The “defund the police” cry has been commonplace at Black Lives Matter protests that were sparked in the wake of George Floyd’s death in Minneapolis in May. Several city councils in various cities have proposed measures to either divert funding away from police departments or dismantle the law enforcement agencies entirely.
But a poll from Rasmussen Reports, released on Tuesday, found that there is a strong support base for law enforcement and police, even among African-Americans.
About 66 percent of adults said they oppose cutting funding for their police department and divert that money to social services, which has been proposed by leftist activists and Black Lives Matter supporters. Last month, the same survey found that 59 percent of those who were interviewed supported the measure.
The survey found that only about 23 percent “favor defunding the cops where they live,” which is down about four points from last month.
According to Rasmussen, some 57 percent of black Americans oppose defunding the police in their home communities, and for white people, its 69 percent. For other minority groups, 62 percent oppose the measure.
The shift in support comes as violent crime and shootings have surged across numerous metropolitan areas in recent weeks as well as persisting unrest, riots, and vandalism. Cities like Chicago, New York City, Philadelphia, and St. Louis have all seen spikes in shootings and murders this summer.

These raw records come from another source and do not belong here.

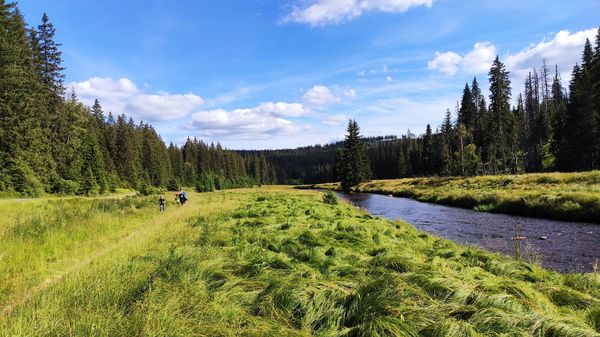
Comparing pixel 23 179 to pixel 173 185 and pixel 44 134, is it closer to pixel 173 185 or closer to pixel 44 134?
pixel 44 134

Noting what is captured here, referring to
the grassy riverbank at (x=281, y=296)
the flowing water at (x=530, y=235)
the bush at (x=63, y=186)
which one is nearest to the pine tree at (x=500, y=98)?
the flowing water at (x=530, y=235)

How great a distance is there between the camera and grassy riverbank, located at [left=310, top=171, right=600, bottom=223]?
19969 mm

Only 12 percent of those who were interviewed believe that defunding the police will lower crime rates, while 61 percent believe that crime is increasing.

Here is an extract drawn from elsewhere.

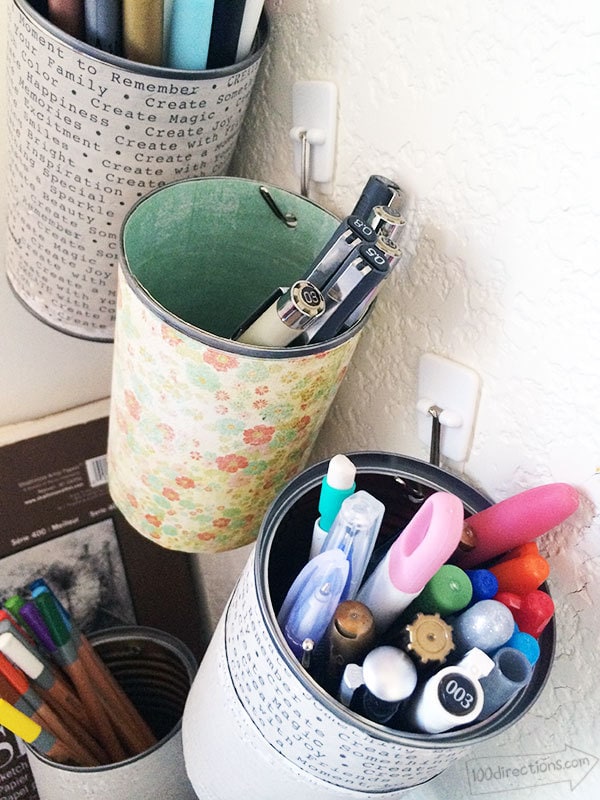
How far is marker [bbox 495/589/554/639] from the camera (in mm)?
274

In the meantime, President Donald Trump has attempted to portray himself as a law and order candidate just months away from the 2020 election in November.
“We will never, ever defund our police. OK? That I can tell you. We are not defunding police,” Trump said in mid-July. “So, just a terrible thing, but I assume this is going to be a fad. We’ll call it a fad,” the president said.
But some city officials have taken the “defund” calls seriously.
Most of the Minneapolis City Council vowed to disband the local police department and replace it with a new model of public safety, although details about the new agency are not clear.
“The City Council voted today to advance a proposed ballot measure that would ask Minneapolis voters to amend the City Charter to create a new Department of Community Safety and Violence Prevention and remove the Police Department as a charter department,” the City of Minneapolis wrote in a statement in late June.
“It is time to make structural change,” Minneapolis Council Member Steve Fletcher told The Associated Press at the time in explaining the City Council’s logic behind the move. “It is time to start from scratch and reinvent what public safety looks like.” Both the mayor of Minneapolis, Jacob Frey, and the city’s police chief oppose the move.